# Haskell Kōan: weighted coin tossing in < 100 LoC

We implement a tiny embedded domain-specific language which allows us to _sample from random variables_ and
build computations from them. We also build the less-known but equally important ability to
use _conditional reasoning_, where we can condition a random variable on another random variable.

Implementing this within haskell with a monadic inteface allows us to leverage the full power of Haskell,
making our computations compositional, and our implementation of _conditioning_ concise. 

In [1]:
{-# LANGUAGE GADTs #-}
import Control.Monad (ap, replicateM)
import System.Random (getStdGen, getStdRandom, randomR)
import qualified Data.Map as M
import Control.Monad

First, we create a new GADT called `R`, for *random variable*.
It supports only three operations:

- `Return` lifts a pure value into a random variable which takes on only one value --- that is, a variable 
- `Uniform` a uniformly distributed random variable over `[0, 1]`.
- `Weigh` to scale the probability of getting a value by a custom scaling factor.

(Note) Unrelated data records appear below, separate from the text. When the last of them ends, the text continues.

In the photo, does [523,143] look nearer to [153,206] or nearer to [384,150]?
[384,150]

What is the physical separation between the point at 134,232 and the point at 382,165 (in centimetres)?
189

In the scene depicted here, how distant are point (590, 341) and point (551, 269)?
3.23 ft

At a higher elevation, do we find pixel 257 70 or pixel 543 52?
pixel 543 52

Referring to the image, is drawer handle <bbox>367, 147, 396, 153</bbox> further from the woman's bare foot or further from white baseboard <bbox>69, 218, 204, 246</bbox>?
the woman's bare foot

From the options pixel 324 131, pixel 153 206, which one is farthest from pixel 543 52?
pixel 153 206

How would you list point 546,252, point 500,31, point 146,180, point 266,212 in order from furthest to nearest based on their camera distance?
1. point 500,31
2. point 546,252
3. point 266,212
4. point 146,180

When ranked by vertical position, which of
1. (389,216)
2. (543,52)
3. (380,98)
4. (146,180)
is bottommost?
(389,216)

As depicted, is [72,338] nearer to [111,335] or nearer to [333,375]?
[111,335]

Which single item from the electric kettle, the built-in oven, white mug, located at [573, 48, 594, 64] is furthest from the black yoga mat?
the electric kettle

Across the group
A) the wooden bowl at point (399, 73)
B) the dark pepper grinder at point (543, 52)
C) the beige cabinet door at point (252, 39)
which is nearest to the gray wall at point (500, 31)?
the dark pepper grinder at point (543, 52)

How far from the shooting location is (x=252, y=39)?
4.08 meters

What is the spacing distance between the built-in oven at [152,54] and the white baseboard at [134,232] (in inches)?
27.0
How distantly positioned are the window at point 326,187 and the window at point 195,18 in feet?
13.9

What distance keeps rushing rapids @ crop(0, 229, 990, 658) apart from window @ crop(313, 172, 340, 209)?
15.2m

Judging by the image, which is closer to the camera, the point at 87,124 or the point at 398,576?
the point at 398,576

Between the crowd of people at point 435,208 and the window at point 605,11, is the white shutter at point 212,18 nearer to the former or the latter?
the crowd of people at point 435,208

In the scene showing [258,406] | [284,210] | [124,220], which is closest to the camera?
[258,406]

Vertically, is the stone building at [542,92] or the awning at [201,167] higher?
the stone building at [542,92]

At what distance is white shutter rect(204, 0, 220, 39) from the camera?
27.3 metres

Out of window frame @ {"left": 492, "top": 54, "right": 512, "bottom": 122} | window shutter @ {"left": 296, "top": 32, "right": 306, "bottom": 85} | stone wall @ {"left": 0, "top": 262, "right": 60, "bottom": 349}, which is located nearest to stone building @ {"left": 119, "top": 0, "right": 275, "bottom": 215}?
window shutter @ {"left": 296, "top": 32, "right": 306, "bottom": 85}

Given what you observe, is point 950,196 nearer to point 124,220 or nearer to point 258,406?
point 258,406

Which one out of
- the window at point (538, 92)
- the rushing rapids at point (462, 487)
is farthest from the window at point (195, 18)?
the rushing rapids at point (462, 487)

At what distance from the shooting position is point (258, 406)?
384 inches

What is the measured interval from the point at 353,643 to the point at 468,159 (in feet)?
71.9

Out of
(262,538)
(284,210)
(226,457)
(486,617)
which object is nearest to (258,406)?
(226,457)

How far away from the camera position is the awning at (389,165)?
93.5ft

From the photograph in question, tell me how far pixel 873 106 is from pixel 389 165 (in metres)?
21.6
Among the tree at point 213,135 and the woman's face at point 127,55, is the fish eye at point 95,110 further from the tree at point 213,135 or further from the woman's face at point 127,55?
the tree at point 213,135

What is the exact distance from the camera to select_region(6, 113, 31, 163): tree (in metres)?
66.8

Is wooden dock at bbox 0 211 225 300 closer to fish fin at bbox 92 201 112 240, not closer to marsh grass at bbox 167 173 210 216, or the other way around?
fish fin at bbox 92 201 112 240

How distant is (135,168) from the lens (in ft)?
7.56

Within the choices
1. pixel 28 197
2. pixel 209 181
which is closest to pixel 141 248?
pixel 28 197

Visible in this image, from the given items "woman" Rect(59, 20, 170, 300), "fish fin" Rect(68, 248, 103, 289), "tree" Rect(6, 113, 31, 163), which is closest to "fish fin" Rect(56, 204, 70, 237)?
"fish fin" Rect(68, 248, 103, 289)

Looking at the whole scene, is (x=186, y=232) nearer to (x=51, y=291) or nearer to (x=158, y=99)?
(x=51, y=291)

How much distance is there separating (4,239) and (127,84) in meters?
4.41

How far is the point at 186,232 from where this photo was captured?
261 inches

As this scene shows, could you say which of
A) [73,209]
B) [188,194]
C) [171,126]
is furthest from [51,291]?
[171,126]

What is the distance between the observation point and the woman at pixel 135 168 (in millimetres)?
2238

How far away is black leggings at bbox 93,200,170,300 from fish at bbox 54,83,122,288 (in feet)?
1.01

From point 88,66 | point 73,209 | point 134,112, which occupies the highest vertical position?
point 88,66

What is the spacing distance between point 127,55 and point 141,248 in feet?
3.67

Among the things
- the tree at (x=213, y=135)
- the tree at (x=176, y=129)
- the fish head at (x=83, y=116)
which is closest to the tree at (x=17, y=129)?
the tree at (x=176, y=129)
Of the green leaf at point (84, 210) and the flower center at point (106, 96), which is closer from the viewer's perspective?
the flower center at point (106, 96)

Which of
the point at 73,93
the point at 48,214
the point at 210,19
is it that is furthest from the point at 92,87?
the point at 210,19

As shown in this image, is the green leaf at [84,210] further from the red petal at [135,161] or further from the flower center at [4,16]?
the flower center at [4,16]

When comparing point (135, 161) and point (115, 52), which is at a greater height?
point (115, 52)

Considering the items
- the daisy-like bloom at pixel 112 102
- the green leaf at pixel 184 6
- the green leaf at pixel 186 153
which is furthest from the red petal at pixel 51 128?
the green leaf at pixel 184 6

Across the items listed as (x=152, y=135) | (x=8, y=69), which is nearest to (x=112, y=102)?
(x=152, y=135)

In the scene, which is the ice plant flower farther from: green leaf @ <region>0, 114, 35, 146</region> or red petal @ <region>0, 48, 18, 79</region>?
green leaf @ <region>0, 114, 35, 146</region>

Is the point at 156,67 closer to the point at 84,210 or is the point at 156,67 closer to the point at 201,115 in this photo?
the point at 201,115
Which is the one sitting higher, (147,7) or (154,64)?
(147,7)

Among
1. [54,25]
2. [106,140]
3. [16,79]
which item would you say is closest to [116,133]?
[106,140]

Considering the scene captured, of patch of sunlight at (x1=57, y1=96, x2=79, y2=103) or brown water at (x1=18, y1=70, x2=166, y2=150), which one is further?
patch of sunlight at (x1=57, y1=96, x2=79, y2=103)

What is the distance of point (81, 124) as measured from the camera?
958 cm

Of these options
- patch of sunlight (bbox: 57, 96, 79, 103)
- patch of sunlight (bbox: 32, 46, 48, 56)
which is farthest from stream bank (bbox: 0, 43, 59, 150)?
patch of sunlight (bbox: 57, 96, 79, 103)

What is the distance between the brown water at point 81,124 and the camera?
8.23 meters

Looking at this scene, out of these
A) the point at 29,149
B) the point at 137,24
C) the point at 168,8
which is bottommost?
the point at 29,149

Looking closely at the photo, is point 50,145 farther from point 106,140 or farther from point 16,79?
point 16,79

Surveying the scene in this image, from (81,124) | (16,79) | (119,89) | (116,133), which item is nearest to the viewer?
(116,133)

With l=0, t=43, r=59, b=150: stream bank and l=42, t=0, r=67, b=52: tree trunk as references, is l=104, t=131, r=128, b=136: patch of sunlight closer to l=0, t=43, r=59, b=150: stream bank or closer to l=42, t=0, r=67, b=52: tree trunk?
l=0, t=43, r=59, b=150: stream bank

It supports a `Functor`, `Applicative`, and `Monad` instance which we implement, to easily
build up random computations.

Then, we write `runRUnweighted` which shows how to run an `R a` computation to get a _random_ `a` value, 
without taking into account the weights (hence, `unweighted`).

In [2]:
data R a where
  Return :: a -> R a -- ^ lift a pure value
  Uniform :: (Float -> R a) -> R a -- ^ uniformly distributed random variable over [0, 1]
  Weigh :: Float -> R a -> R a   -- ^ scale the probability of the computation by a factor
  
instance Functor R where
  fmap f (Return x) = Return (f x)
  fmap f (Uniform rand2m) = Uniform $ \r -> fmap f (rand2m r)
  fmap f (Weigh w m) = Weigh w (fmap f m) 
  
instance Monad R where
  return = Return
  Return a >>= f = f a
  Uniform rand2m >>= f = Uniform $ \r -> rand2m r >>= f
  (Weigh w m) >>= f = Weigh w (m >>= f)
  
instance Applicative R where
  pure = return
  (<*>) = ap
  
-- | Run a random computation, *not taking into account the weights*.
-- | This will be used to run the _traced computation_, which
-- | does take into account the weights.
runUnweighted :: R a -> IO a
runUnweighted (Return a) = return a
runUnweighted (Weigh w m) = runUnweighted m
runUnweighted (Uniform rand2m) = do
  r <- getStdRandom $ randomR (0, 1)
  runUnweighted (rand2m r) 
  

-- | A value that is uniformly distributed over (0, 1). Convenient constructor
uniform01 :: R Float
uniform01 = Uniform Return

-- \ Quick run of the uniform sampler to see what it outputs.
runUnweighted (replicateM 5 uniform01) >>= \xs -> putStrLn $ "uniform random values: " <> show xs

-- | Change the weight of the rest of the computation. As of now, we cannot
-- interpret this.
weigh :: Float -> R ()
weigh w = Weigh w (Return ())

uniform random values: [0.79149634,0.7387544,0.7090056,0.11956179,0.1219663]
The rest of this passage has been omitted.